El año pasado realizamos una función lanzamiento en Fundación Fucac, pensando en llevar posteriormente la pieza a centros educativos, tanto de bachillerato como de nivel terciario o universitario. Así como a organizaciones que pudieran recibir nuestro aporte como puntapié para trabajar la temática a nivel formativo. La verdad es que en esa búsqueda no obtuvimos demasiada receptividad del medio. Por lo que rearmamos la propuesta, hasta llegar a lo que estamos presentando ahora.

¿Cómo ha sido el proceso de preparación con los participantes / invitados?

Nosotros hicimos la invitación para que participen y hemos encontrado gran receptividad en cada uno de ellos. Han estado muy abiertos a “dialogar”, desde lo que cada uno hace, con nuestra propuesta artística. Luego les hemos dado algunas ideas de por dónde encarar cada exposición, pero dejamos que cada uno arme el material a exponer de acuerdo a su criterio.

¿Cuál es el rol de Marcelo Fito Galli, en su calidad de presentador?

El rol de Fito es el de poder guiar esa articulación que pretendemos entre el plano escénico, las exposiciones académicas y el público. Elegimos a Fito por su larga trayectoria como actor y comunicador, pero además porque a través de su trabajo en INAU ha estado durante varios años cerca de realidades muy crudas como la que abordamos.

En tu calidad de directora, ¿cómo lo estas trabajando?

A nivel escénico el planteo fue el de poder construir un entramado complejo, que de por sí está en el texto, en el que diéramos profundidad y complejidad a cada cuestión que se presenta. Evitando la mirada prejuiciosa, de nosotros como creadores, para evitar teñir de forma valorativa nuestra composición. Más bien el desafío fue encontrar un lugar en cada uno de apertura y disponibilidad, para ubicarse en el crudo de esta cuestión. Que para mi significa poder ubicarse en el centro de la complejidad humana. Por otro lado, es un trabajo que tomo con muchísima responsabilidad, no sólo por la temática si no por todas las personas que han confiado en mí como directora joven que soy.
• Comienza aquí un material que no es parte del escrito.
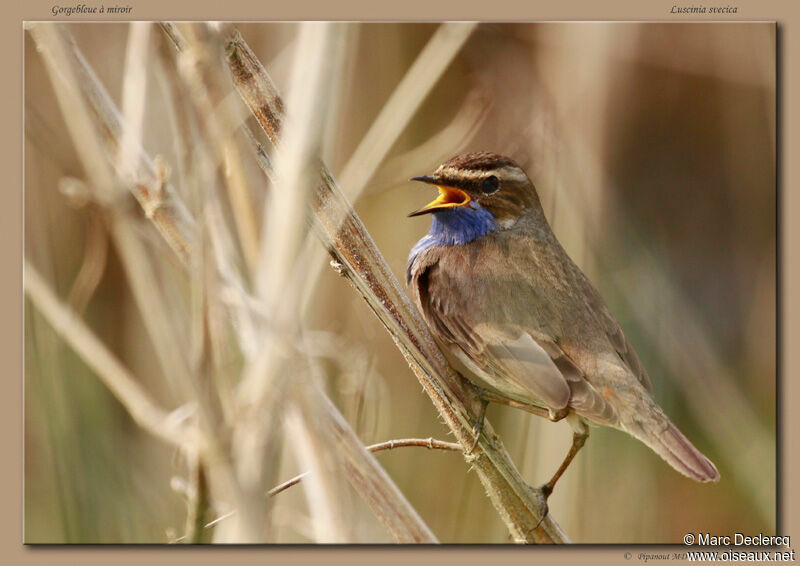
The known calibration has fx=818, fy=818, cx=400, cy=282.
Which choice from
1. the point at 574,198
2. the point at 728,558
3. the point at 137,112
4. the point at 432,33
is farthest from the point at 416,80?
the point at 728,558

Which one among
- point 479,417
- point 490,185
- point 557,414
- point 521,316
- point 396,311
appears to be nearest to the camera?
point 396,311

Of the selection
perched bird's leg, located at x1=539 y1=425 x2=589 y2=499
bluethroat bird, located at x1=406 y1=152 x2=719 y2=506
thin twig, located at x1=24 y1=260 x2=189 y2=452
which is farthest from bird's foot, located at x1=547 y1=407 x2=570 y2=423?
thin twig, located at x1=24 y1=260 x2=189 y2=452

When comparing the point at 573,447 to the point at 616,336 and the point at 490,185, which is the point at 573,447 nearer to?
the point at 616,336

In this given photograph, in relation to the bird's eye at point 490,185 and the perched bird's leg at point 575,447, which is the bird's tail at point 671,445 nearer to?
the perched bird's leg at point 575,447

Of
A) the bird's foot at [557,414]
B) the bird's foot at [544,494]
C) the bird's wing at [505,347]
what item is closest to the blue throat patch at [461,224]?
the bird's wing at [505,347]

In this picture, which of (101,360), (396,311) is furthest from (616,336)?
(101,360)
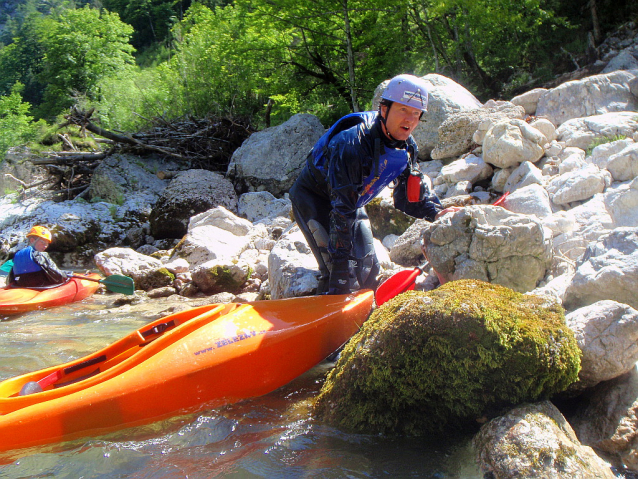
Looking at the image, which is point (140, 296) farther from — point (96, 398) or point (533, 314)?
point (533, 314)

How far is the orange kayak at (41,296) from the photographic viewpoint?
5.81 meters

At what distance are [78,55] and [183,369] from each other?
99.9ft

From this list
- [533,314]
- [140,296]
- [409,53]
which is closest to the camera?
[533,314]

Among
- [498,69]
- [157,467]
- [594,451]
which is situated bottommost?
[594,451]

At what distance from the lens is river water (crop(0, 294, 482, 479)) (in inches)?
84.0

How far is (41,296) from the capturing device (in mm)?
6055

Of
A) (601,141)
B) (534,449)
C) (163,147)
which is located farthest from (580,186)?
(163,147)

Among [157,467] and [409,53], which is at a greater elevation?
[409,53]

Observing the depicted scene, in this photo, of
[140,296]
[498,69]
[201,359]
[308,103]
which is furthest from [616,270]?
[308,103]

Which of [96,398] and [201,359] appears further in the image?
[201,359]

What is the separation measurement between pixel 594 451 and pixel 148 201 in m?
10.0

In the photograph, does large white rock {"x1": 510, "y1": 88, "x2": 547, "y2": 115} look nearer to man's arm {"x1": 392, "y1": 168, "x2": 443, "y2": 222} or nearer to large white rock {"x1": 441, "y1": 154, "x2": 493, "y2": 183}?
large white rock {"x1": 441, "y1": 154, "x2": 493, "y2": 183}

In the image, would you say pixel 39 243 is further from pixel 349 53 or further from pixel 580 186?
pixel 349 53

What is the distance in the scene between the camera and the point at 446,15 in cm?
1062
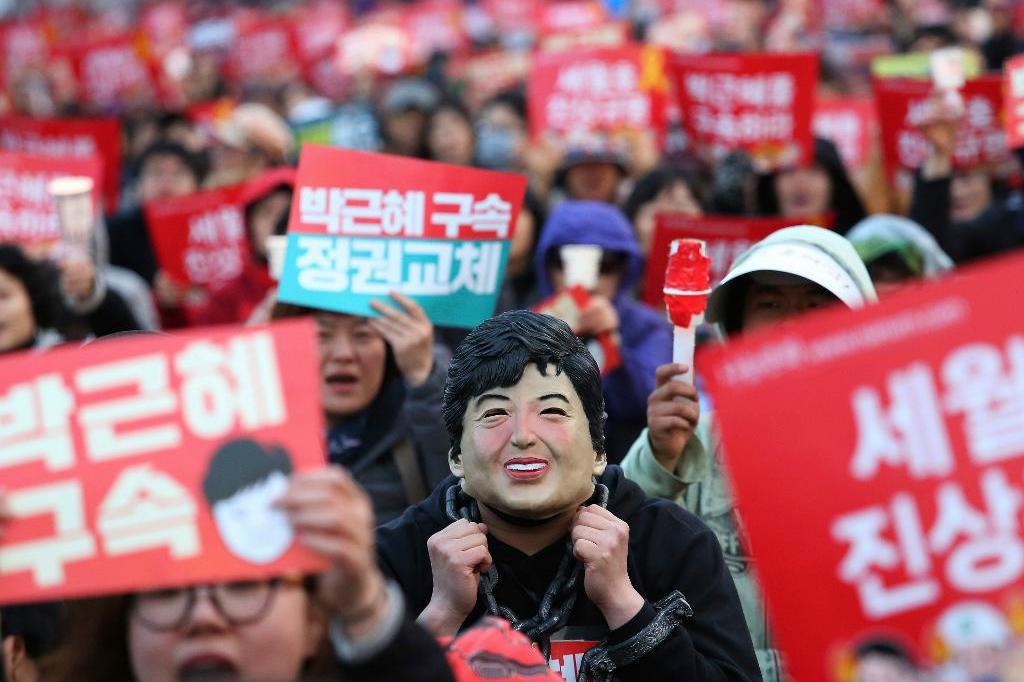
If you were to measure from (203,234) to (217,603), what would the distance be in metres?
5.11

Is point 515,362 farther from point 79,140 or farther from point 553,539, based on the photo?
point 79,140

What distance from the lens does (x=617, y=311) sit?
219 inches

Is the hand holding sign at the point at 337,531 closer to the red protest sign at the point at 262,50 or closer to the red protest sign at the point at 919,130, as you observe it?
the red protest sign at the point at 919,130

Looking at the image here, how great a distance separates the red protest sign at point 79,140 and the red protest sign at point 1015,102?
19.0 feet

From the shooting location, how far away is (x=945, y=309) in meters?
2.37

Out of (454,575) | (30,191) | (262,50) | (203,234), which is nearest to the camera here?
(454,575)

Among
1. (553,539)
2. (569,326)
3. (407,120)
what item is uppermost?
(407,120)

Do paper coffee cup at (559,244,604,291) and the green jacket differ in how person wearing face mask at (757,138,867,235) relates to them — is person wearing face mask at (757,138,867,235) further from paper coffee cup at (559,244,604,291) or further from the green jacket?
the green jacket

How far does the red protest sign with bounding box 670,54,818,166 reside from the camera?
7059 millimetres

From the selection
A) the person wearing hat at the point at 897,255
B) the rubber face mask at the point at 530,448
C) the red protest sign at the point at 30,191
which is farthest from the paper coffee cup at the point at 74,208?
the rubber face mask at the point at 530,448

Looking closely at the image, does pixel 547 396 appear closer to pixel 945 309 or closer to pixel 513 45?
pixel 945 309

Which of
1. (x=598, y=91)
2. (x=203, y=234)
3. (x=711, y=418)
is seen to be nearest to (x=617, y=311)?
(x=711, y=418)

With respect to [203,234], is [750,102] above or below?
above

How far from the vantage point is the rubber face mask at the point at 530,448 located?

Desde el autor, que me dio su apoyo desde el inicio, hasta los actores, el director que realizó la versión del texto que nosotros usamos, los profesionales, Fito, la instituciones… Muchas personas apostando a este trabajo, es algo muy gratificante.

¿Cómo se desarrolla la obra sobre el escenario? ¿Se da una cierta interacción con el público?

En esta primera instancia no, el público verá la situación en calidad de observador simplemente. A lo largo del ciclo tenemos pensado poder incluir al público en una interacción con los hechos que suceden en escena. No con el público en escena, sino permitiéndole cuestionar lo que va sucediendo y/o pensando alternativas. Intentando que el material escénico pueda desarmarse y armarse en el momento, de acuerdo a los planteos y reflexiones que la situación vaya generando. Eso se articulará con el profesional que está exponiendo y con Fito que es el nexo entre el público, el plano escénico y el plano académico. Pero no será en todos los casos. Depende mucho del enfoque de cada profesional, la obra está ahí, como elemento a disposición para la reflexión. Se amolda a lo que cada instancia pretenda generar.

¿Qué devolución encuentran entre los espectadores?

Hasta ahora ha sido muy positiva. Nos plantean que quedan conmovidos por lo que ven y el modo en que se desarrolla todo. Vemos que las personas quedan “tocadas”, en el sentido de que no les es indiferente, quedan con cosas para procesar. Creo que eso hace a que se vaya armando otra conciencia sobre la cuestión.

¿Tienen planificado a futuro seguir abordando otros temas de gran sensibilidad como éste?

Sí, la idea de Trance es poder generar propuestas que articulen lo escénico con lo académico para realizar un aporte a nivel social. Y en ese camino seguiremos trabajando. Lo próximo será “Corpus… un mapa político”, obra en la que abordamos la “normativización” de la identidad. Desde los estereotipos de belleza, los estereotipos de género, los distintos tipos de violencia, las discapacidades… Desde aspectos que tienen que ver con la identidad de cada sujeto.